As Nanaimo’s opioid crisis deepens, health care officials, social planners and first responders are working to turn the rising tide of overdose cases.
Throughout 2016 Nanaimo saw hundreds of overdose cases; most were connected to fentanyl.
By the end of November, 25 people had died.
Increasingly, deadly opioids are appearing in B.C.’s illicit drug market as communities provincewide respond with safe injection sites that monitor drug users for overdoses and provide services that guide users toward recovery programs.
Dr. Paul Hasselback, central Island medical health officer, is a supervised consumption advocate.
“That’s the term that I prefer using. We know that that’s an effective support for people who are using,” Hasselback said. “We know that that’s the foot in the door for establishing trusting relationships.”
Cpl. Dave LaBerge, head of Nanaimo RCMP’s Bike Patrol Unit, says supervised consumption catches a segment of drug users, but misses others, such as weekend partiers, who partake in a wide range of drugs potentially cut with fentanyl.
“That’s not to say that it’s not something we should look at, but I don’t know that suddenly Nanaimo is going to be a safer place for fentanyl users,” LaBerge said.

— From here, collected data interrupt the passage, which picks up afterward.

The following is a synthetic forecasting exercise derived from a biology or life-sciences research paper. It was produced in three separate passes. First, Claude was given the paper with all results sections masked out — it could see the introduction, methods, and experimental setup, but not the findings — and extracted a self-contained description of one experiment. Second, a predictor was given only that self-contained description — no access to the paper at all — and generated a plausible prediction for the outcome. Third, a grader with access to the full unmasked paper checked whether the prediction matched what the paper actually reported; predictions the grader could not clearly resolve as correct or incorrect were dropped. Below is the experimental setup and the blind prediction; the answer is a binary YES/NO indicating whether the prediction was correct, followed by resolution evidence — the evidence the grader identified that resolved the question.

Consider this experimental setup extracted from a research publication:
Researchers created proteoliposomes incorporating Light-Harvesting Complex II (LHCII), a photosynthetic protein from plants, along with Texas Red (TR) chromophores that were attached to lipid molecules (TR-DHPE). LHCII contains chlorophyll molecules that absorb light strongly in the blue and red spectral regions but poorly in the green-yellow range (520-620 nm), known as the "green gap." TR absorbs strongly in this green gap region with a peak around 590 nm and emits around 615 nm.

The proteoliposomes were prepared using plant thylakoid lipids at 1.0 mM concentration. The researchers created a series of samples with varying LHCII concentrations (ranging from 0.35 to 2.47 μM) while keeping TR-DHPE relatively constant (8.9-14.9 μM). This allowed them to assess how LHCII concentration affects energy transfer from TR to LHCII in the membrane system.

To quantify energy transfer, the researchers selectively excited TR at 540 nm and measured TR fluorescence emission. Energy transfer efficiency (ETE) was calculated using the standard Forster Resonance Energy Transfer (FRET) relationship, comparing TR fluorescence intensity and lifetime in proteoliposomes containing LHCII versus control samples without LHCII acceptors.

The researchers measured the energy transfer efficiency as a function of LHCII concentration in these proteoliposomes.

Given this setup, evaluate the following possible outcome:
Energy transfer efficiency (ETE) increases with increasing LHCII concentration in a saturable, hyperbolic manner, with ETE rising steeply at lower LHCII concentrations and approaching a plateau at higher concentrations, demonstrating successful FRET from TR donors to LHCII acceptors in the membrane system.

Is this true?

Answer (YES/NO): YES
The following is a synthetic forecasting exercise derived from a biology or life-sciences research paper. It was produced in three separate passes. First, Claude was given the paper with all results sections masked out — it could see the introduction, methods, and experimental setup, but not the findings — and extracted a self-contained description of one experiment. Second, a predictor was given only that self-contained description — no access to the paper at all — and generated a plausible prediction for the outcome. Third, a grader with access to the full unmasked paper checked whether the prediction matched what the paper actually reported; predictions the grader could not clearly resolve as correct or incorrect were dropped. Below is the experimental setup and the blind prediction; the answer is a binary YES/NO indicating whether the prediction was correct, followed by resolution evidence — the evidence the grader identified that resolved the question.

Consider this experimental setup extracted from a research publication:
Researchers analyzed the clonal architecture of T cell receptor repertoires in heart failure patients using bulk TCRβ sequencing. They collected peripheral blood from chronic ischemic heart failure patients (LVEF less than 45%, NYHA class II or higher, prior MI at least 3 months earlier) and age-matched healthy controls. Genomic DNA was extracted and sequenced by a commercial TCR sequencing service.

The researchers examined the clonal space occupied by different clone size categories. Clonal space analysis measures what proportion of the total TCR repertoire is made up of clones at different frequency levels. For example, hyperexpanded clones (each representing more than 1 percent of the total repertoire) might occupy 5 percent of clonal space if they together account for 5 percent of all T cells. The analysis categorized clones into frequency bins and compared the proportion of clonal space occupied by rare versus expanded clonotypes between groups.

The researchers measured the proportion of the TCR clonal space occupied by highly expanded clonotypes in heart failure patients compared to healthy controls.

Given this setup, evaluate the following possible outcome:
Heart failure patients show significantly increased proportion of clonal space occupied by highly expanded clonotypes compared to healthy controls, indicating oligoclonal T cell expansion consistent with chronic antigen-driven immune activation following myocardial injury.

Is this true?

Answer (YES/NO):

Hasselback says supervised consumption is one of a range of services required to support overdose prevention and addiction management.
“That’s a community discussion and what I’d really like is a good community discussion,” Hasselback said.
The discussion with city council was postponed when the Dec. 19 session ran late, but John Horn, City of Nanaimo social planner, said he thinks Nanaimo will soon embrace supervised consumption as have Victoria, Vancouver, Kamloops, Kelowna and other B.C. communities.
“We’re playing a little bit of catch-up to the bigger cities, but I would suggest that because everyone else in B.C. is scurrying along to get these things in place, we’ll be scurrying along too,” Horn said.